In 1976, David Bowie left Los Angeles and the success of his celebrated albums Diamond Dogs and Young Americans for Europe. The rocker settled in Berlin, where he would make his “Berlin Trilogy”—the albums Low, Heroes, and Lodger, which are now considered some of the most critically acclaimed and innovative of the late twentieth century. But Bowie’s time in Berlin was about more than producing new music. As Tobias Rüther describes in this fascinating tale of Bowie’s Berlin years, the musician traveled to West Berlin—the capital of his childhood dreams and the city of Expressionism—to repair his body and mind from the devastation of drug addiction, delusions, and mania.

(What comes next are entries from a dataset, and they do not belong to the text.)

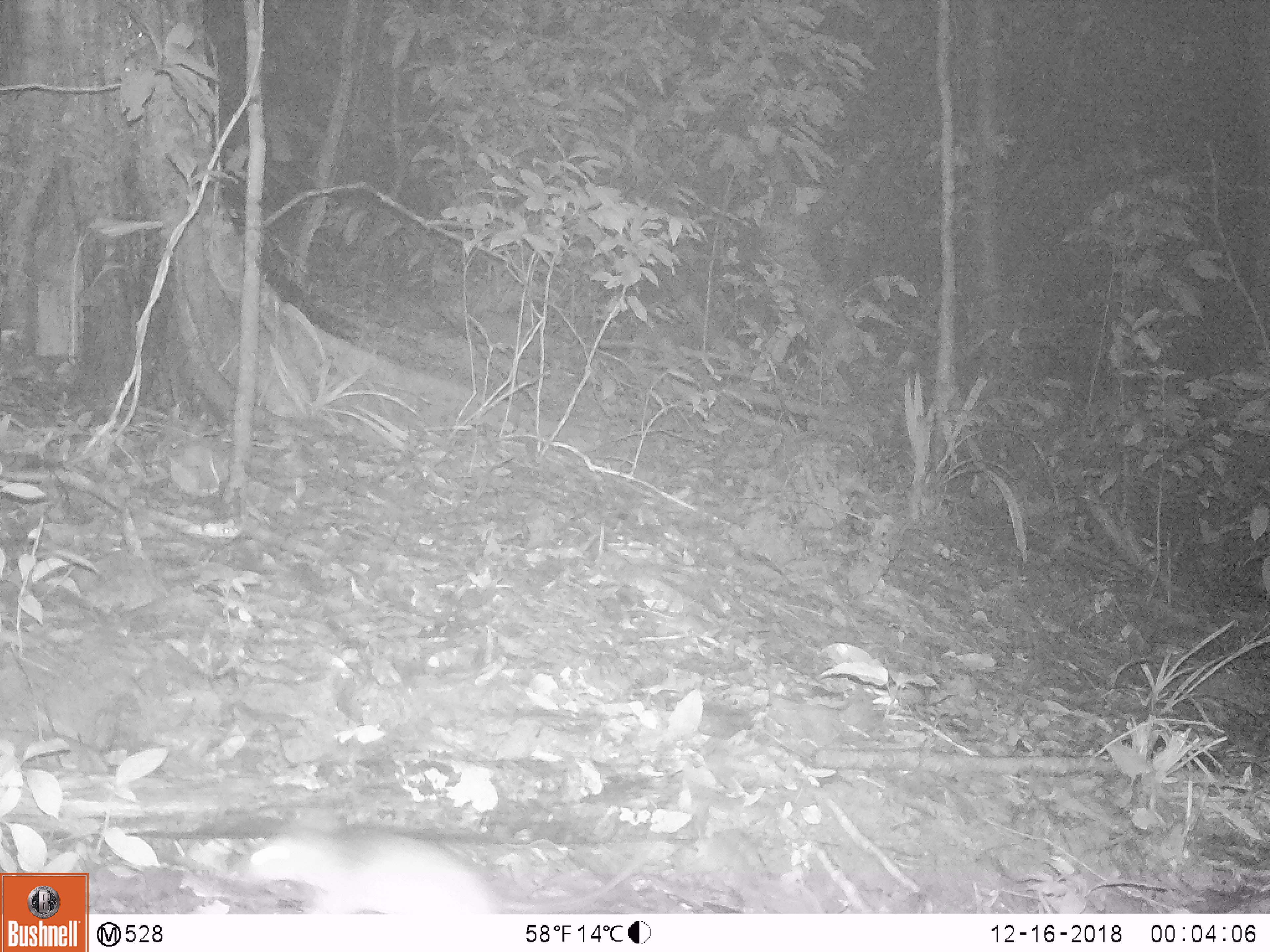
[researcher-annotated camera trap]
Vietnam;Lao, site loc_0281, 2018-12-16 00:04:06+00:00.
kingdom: Animalia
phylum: Chordata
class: Mammalia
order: Rodentia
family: Muridae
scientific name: Muridae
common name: old-world mice and rats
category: unidentified murid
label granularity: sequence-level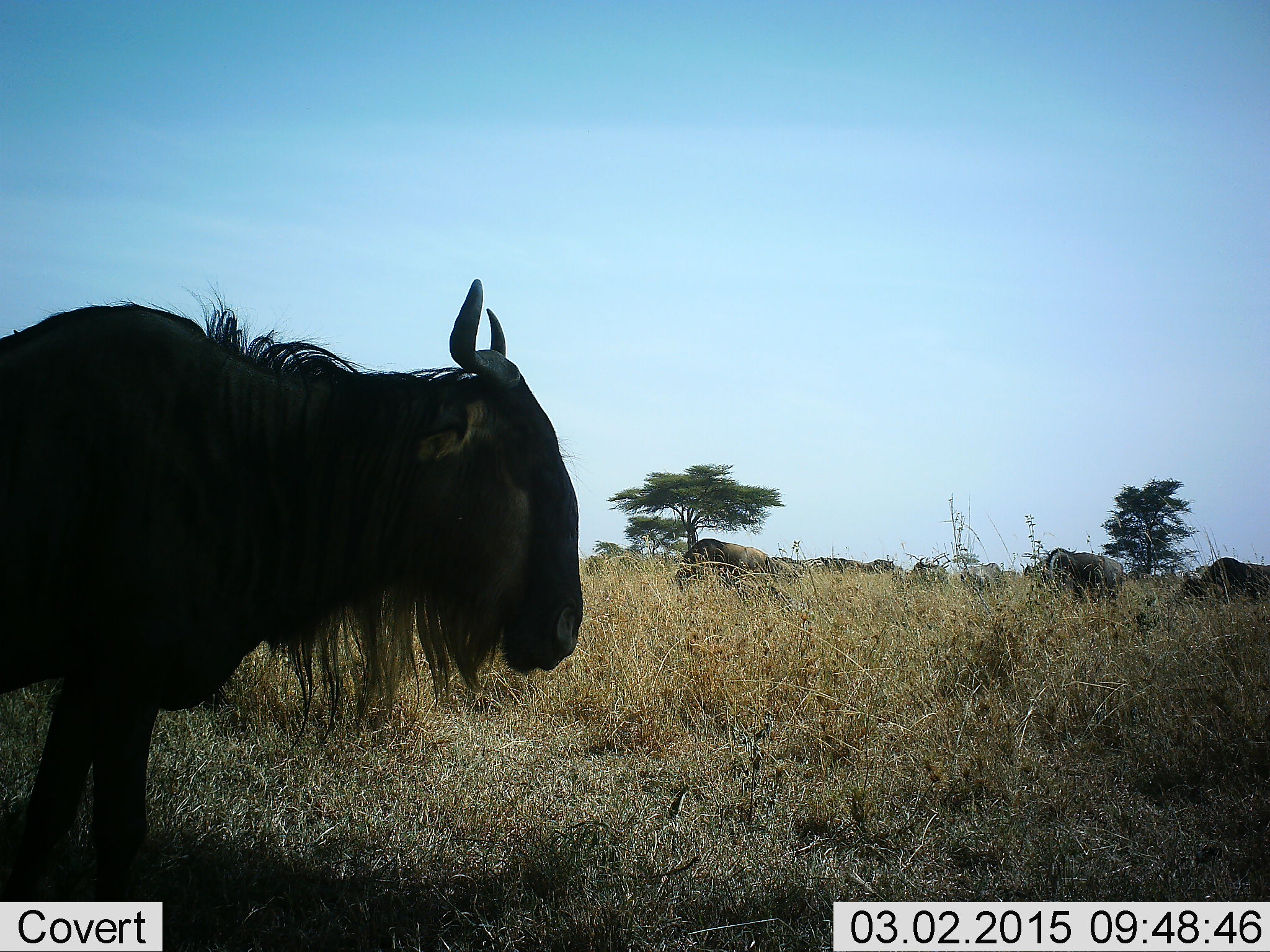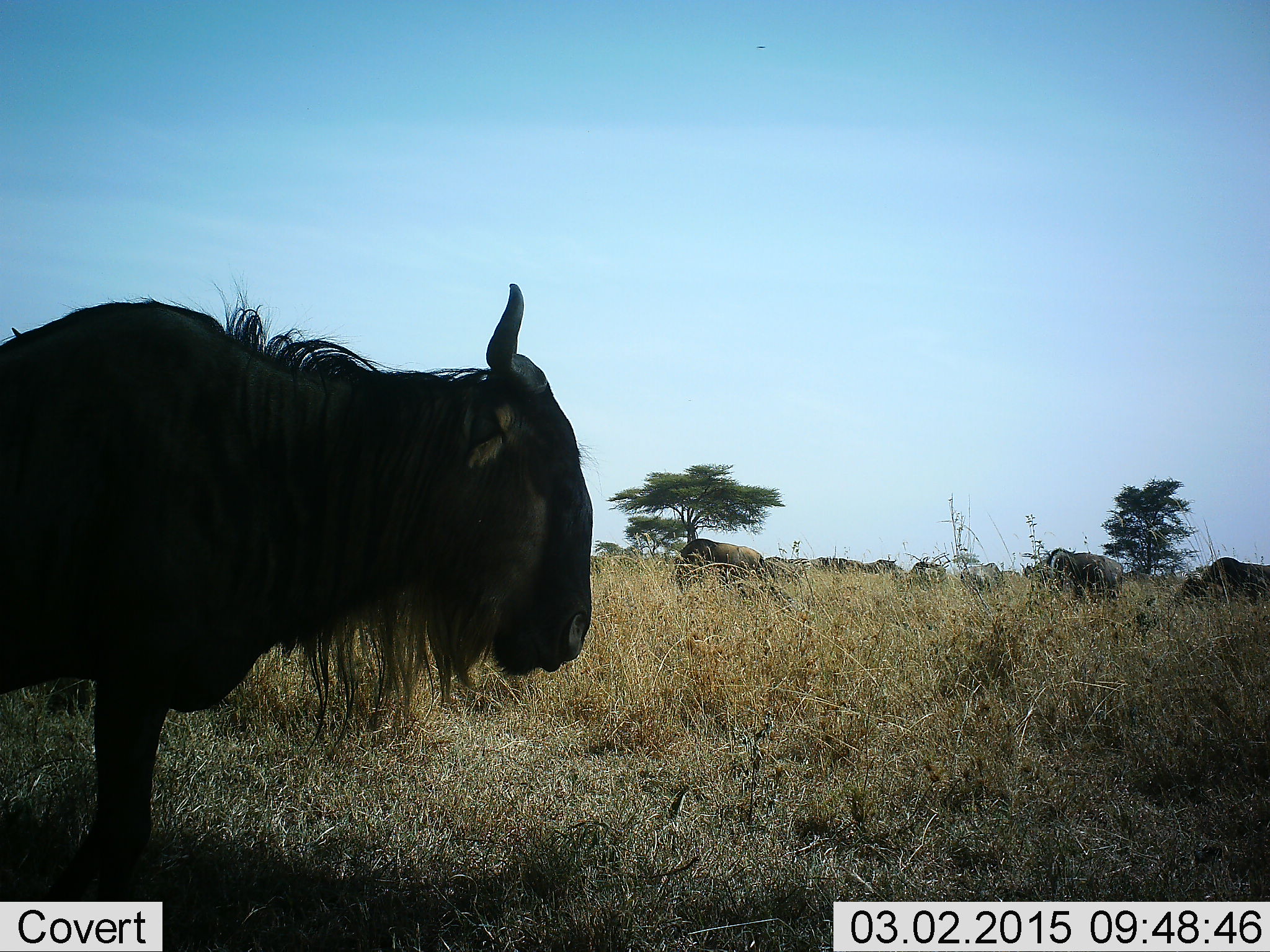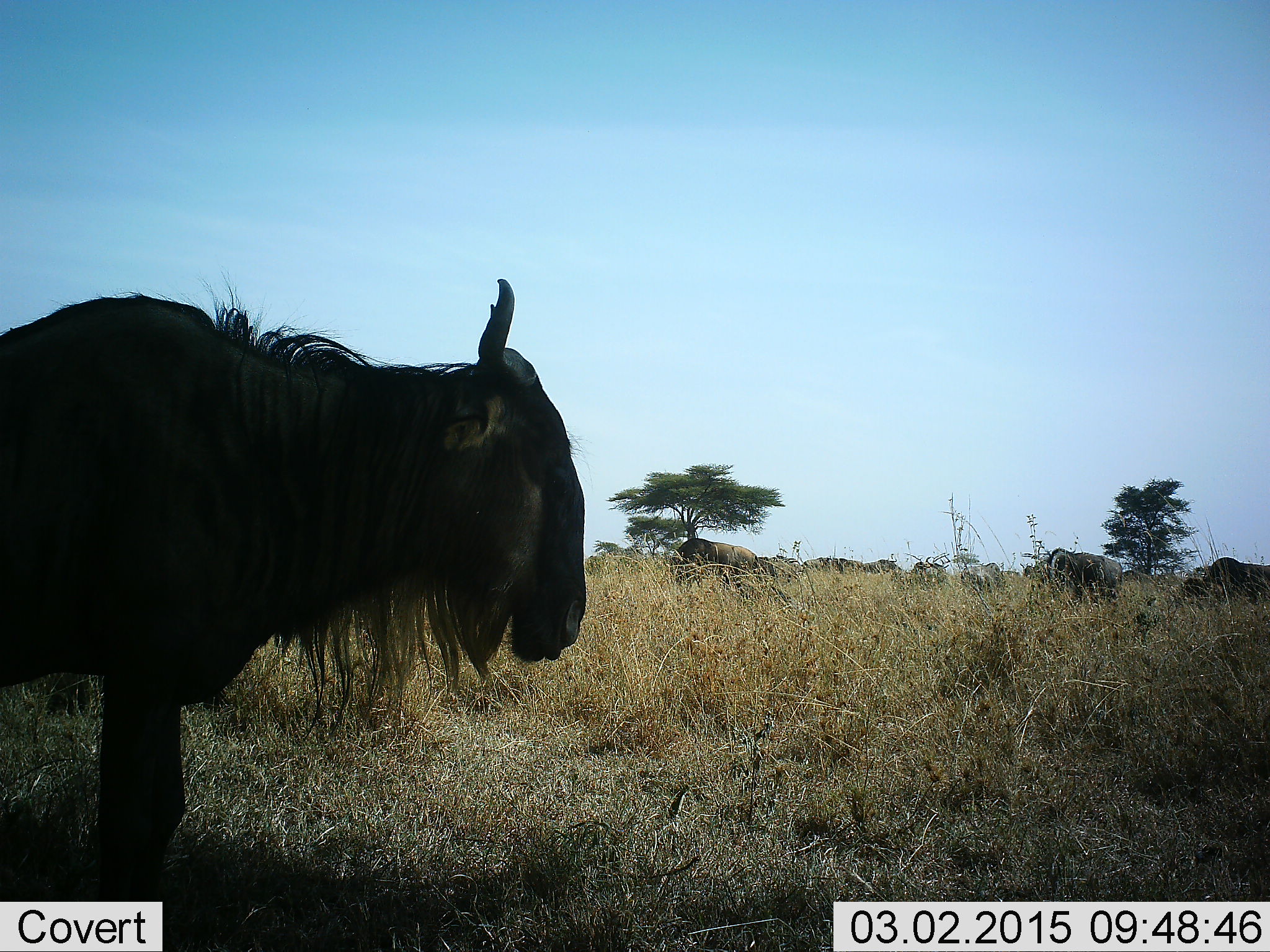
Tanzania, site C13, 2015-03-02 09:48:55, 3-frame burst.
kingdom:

Painting a vivid picture of Bowie’s life in the Schöneberg area of the city, Rüther describes the artist’s friendships and collaborations with his roommate, Iggy Pop, as well as Brian Eno and Tony Visconti. Rüther illustrates Bowie’s return to painting, days cycling to the Die Brücke museum, and his exploration of the city’s nightlife, both the wild side and the gay scene. In West Berlin, Bowie also met singer and actress Romy Haag; came to know Hansa Studios, where he would record Low and Heroes; and even landed the part of a Prussian aristocrat in Just a Gigolo, starring alongside Marlene Dietrich. Eventually Rüther uses Bowie and his explorations of the cultural and historical undercurrents of West Berlin to examine the city itself: divided, caught in the Cold War, and how it began to redefine itself as a cultural metropolis, turning to the arts to start a new history.
Tying in with an exhibition at the Museum of Contemporary Art, Chicago, in September, 2014, Heroes tells the fascinating story of how the music of the future arose from the spirit of the past. It is an unforgettable look at one of the world’s most renowned musicians in one of its most inspiring cities.